# Prove by method of contradiction

1. Jul 10, 2015

### agent1594

1. The problem statement, all variables and given/known data
Using the method of contradiction prove the following.

There's no real number x such that |x-2|+|x-3|=1/2

2. Relevant equations

3. The attempt at a solution
I can see that the least possible value that LHS can take is 1. That is when x=2.5 which is the middle value of 2 and 3. Then the LHS≥1. So LHS=1/2 can not happen.
But I have no idea how to write a proof by contradiction for this. If it was given as |x-2|+|x-3|=0, I can how to prove it as follows,
Suppose x is a real number. ------------------------------(1)
Since |x-2|>o and |x-3|>0, |x-2|+|x-3|>o -----------(2)
But |x-2|+|x-3|=0
This is a contradiction by (2)
So there is no real number x such that |x-2|+|x-3|=0
QED​

Thanks.

Last edited: Jul 10, 2015
2. Jul 10, 2015

### fzero

There are a couple of ways to do this. First, you can note that, if we did not have the absolute value signs, then we could do algebraic manipulation of the equation. So we could consider the 3 cases: $x<2$; $2\leq x < 3$; and $x\geq 3$. For instance, if $x\geq 3$ then $|x-2|=x-2$ and $|x-3| = x-3$. We can then solve the equation that was assumed to be true for $x$.
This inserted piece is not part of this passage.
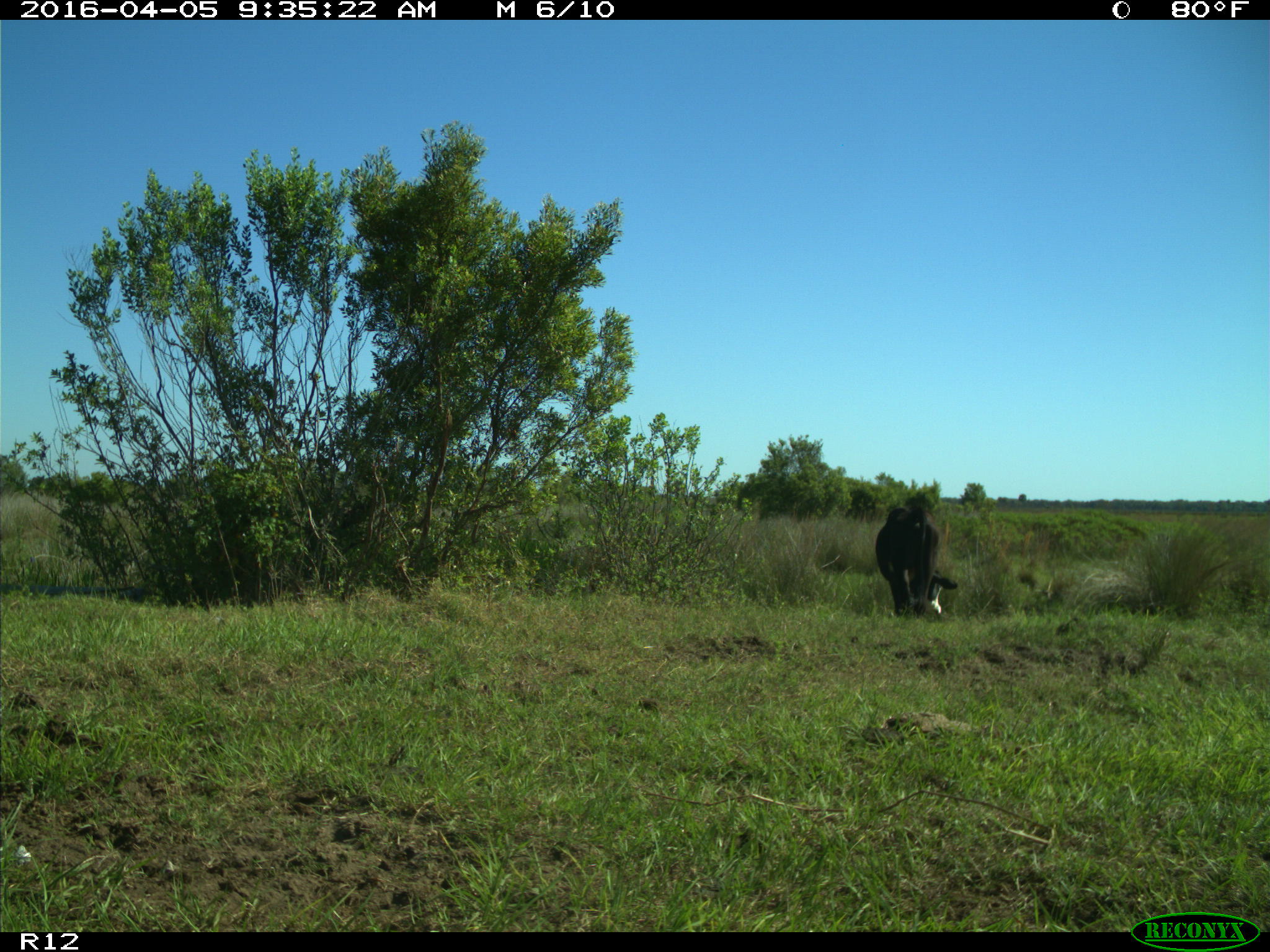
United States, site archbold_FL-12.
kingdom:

Second, we can use the positivity argument that you use above, but now for $|x-3| = -|x-2| + 1/2$. Here we need to consider the bounds on $|x-2|$ and what they imply for the bounds on $|x-3|$. You then have to check compatibility with the equation that is assumed.

3. Jul 10, 2015

### SammyS

Staff Emeritus
First of all: The instructions say to use the method of contradiction . You have not used that. -- not in your attempt. -- not in your example for a slightly easier problem..

By the way: Your proof for that simpler case, namely: for showing that there is no solution to |x-2|+|x-3|=0 , is flawed.
|x-2|≥0 and |x-3|≥0
Weak rather than strong inequalities should be used . This makes your proof fall apart. ​

4. Jul 12, 2015

### andrewkirk

I think they want you to use the triangle inequality: |a| + |b| >= |a+b|

Your LHS is the sum of two absolute values, just like in the triangle inequality. If you play around with the signs of a and b you can find a combination that makes |a+b|=1, so the triangle inequality will then contradict the assertion that |a|+|b|=1/2.

5. Jul 13, 2015

### RUber

Remember that |x-3| = |x -2 -1|.
If you assume that |x-2|+|x-3| = 1/2, then clearly, since both are positive,
|x-2| <= 1/2
What does that tell you about |x-3|?
Can the sum ever be 1/2?
That's where you will find the contradiction.